AAEC 2013 Post-Mortem
So I’m back from Salt lake City. Have been for nearly a week. My experience of this year’s meeting of the Association of American Editorial Cartoonists was somewhat marred by a freelance deadline and the fact that I had to leave a day early.
I’d hoped to finish the freelance job before I left, but no, I wound up working on the road — penciling furiously in the Denver airport, inking on the flight from Denver to Salt Lake while surrounded by an unsettling number of babies and toddlers. Inking on planes sucks, especially having to work around turbulence and beverage carts, but it is possible.

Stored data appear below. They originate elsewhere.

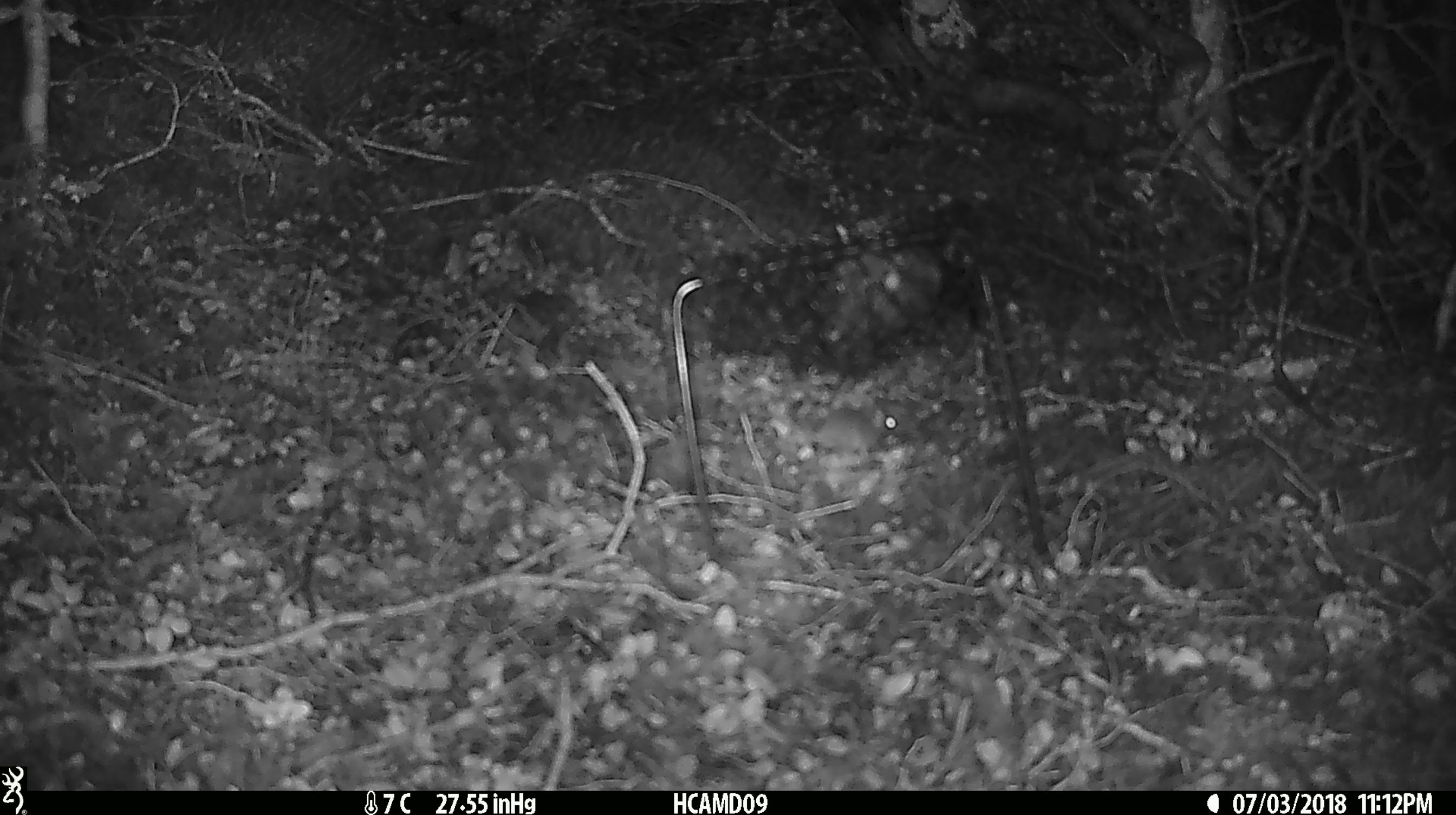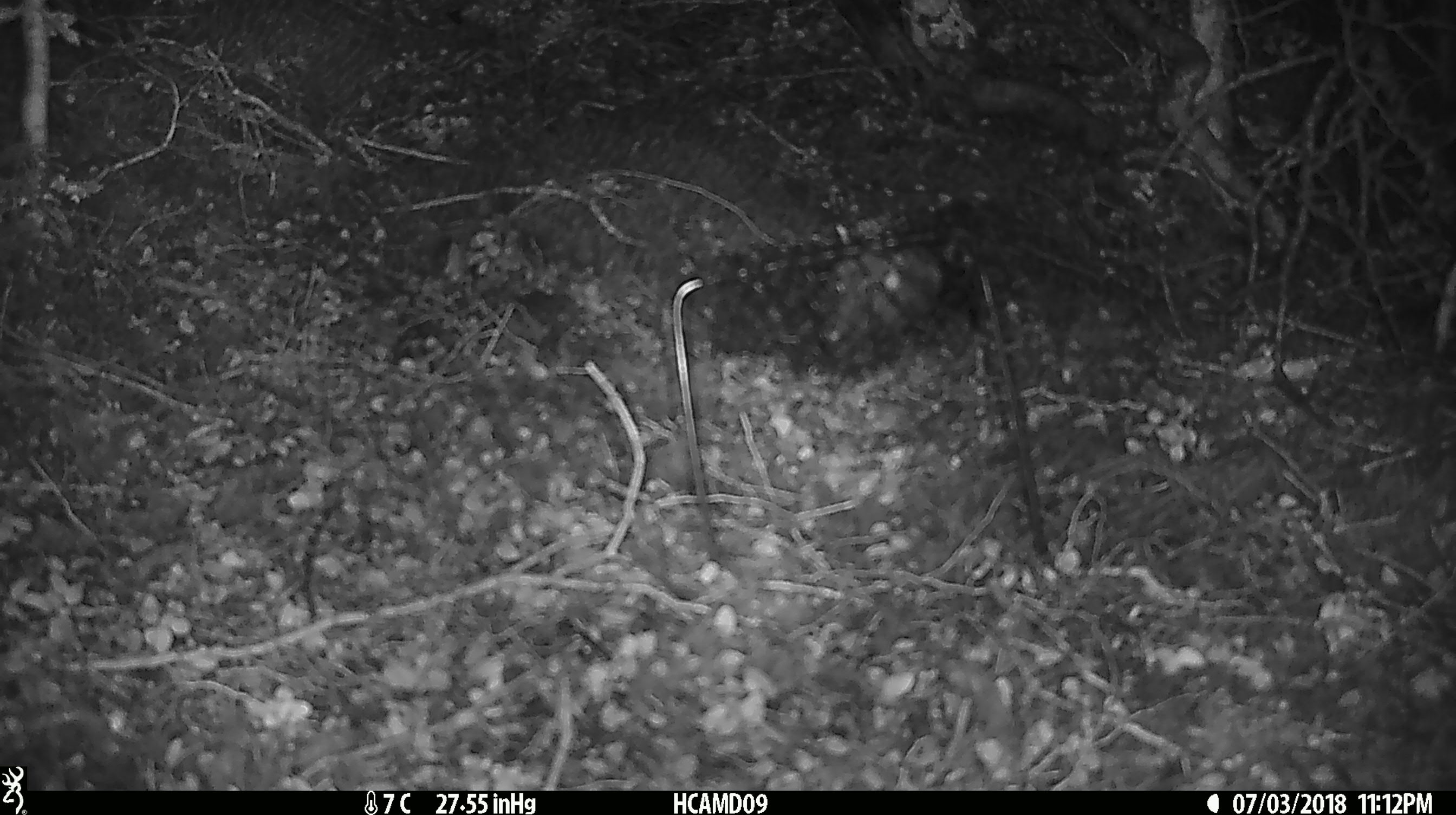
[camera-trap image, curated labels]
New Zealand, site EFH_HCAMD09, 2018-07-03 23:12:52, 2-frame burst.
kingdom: Animalia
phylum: Chordata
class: Mammalia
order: Rodentia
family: Muridae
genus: Mus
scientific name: Mus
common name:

Despite my mobile cartooning heroics, I still wound up spending too much time in my hotel room working, which involved a dramatic climax in the form of a busted travel scanner. I knew my scanner was on its last legs, so I’d borrowed one the night before from The Economist cartoonist Kal Kallaugher. Kal had kindly lent me his whole portable studio, including Wacom tablet and pen. After my scanner failed the first time, I tried Kal’s, but the driver would simply not install. Sweating profusely at this point, I switched back to my old scanner, which kept making an ungodly buzzing sound. Eventually, after smacking it repeatedly with the Little America Hotel information binder, I managed to get a couple scans out of it. Honestly, I don’t know how I get myself into these situations.
Salt Lake City itself was lovely, with more hip bars and tattooed young’uns than you’d expect. They also have some sweet light rail. Prior to the convention, host Pat Bagley had featured me as a guest cartoonist in the Salt Lake Tribune, which was nice. I managed to drink with everyone I’d hoped to drink with, and met some new folks as well. I missed last Saturday’s grand finale because it was my anniversary, although I wound up stuck in the Denver airport for several hours because it was too hot for planes to take off in Phoenix (where my plane was coming from), so I missed my anniversary too. At least I didn’t miss my deadline.